The open practice of the Catholic faith in the town did not become possible again until a Catholic priest, William Young, bought some property in the town and had a Catholic church, with adjoining rectory, built in 1845. The availability of services, however, remained occasional and infrequent until 1881, when the Lateran canons were allowed to return to the region, their first modern foundation in the United Kingdom after the Dissolution, under the authority of the Bishop of Plymouth, William Vaughan.

A small community of the Order was then sent from Italy and re-established the priory under the leadership of Dom Felix Menchini, C.R.L., accompanied by Dom Jean Giraud, C.R.L., and Brother Giovanni Baptista Pastorelli. By 1884, the new community had grown to 20 members, and Menchini was officially constituted as prior and Novice Master of St. Mary's Priory, Bodmin, as well as Missionary Vicar of the diocese in charge of the Bodmin and Truro missions.

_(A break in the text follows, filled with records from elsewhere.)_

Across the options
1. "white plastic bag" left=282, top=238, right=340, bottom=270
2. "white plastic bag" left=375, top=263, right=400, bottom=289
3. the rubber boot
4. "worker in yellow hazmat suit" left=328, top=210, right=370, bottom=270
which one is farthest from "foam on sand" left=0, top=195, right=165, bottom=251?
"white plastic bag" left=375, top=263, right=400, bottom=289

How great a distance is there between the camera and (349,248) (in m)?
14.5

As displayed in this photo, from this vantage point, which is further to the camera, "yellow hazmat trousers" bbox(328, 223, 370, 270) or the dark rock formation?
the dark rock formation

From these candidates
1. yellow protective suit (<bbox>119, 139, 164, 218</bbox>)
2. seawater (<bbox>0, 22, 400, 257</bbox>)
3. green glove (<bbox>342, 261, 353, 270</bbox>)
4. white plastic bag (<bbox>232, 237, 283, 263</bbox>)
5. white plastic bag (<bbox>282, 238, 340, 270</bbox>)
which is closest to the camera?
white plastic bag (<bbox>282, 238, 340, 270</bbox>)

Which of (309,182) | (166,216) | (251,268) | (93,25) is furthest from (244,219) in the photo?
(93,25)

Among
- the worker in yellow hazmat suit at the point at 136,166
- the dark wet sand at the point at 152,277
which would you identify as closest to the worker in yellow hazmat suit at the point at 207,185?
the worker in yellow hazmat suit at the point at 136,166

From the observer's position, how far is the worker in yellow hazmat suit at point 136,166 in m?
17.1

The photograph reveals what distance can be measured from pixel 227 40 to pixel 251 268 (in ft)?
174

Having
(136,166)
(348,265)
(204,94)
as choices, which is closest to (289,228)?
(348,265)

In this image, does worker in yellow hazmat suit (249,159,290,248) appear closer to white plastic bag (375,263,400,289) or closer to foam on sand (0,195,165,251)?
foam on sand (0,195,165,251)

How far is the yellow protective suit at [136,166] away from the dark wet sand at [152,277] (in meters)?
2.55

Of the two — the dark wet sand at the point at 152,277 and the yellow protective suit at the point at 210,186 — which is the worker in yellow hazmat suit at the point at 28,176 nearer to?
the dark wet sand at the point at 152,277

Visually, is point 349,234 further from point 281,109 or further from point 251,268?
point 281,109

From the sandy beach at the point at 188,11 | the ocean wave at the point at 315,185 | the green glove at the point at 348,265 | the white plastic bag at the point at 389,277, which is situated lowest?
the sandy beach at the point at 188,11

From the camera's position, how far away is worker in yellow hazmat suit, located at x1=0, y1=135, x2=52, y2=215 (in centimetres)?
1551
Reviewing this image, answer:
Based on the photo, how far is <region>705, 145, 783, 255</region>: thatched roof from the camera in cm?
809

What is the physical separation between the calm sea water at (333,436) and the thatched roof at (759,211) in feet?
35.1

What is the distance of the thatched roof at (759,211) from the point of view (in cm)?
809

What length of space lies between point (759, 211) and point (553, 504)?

As their numbers and presence continued to expand, the canons took a major role in serving the surviving Catholic population of Cornwall. The community grew, until the house was raised to the status of an abbey in 1953. Construction on a new church to serve the canons and the town had been begun in 1937, but had to be suspended due to World War II and was not completed until 1965. It was built next to the already existing seminary of the English province of the Order.

===The parish===
When the canons had to close the abbey in 1976, due to dwindling numbers, they gave over the abbey to the Diocese of Plymouth and the complex was made part of the Roman Catholic Parish of St Mary and St Petroc, which covers a large area of North Cornwall. The parish includes churches in Wadebridge, Padstow and Tintagel. The abbatial cloister was converted into private housing.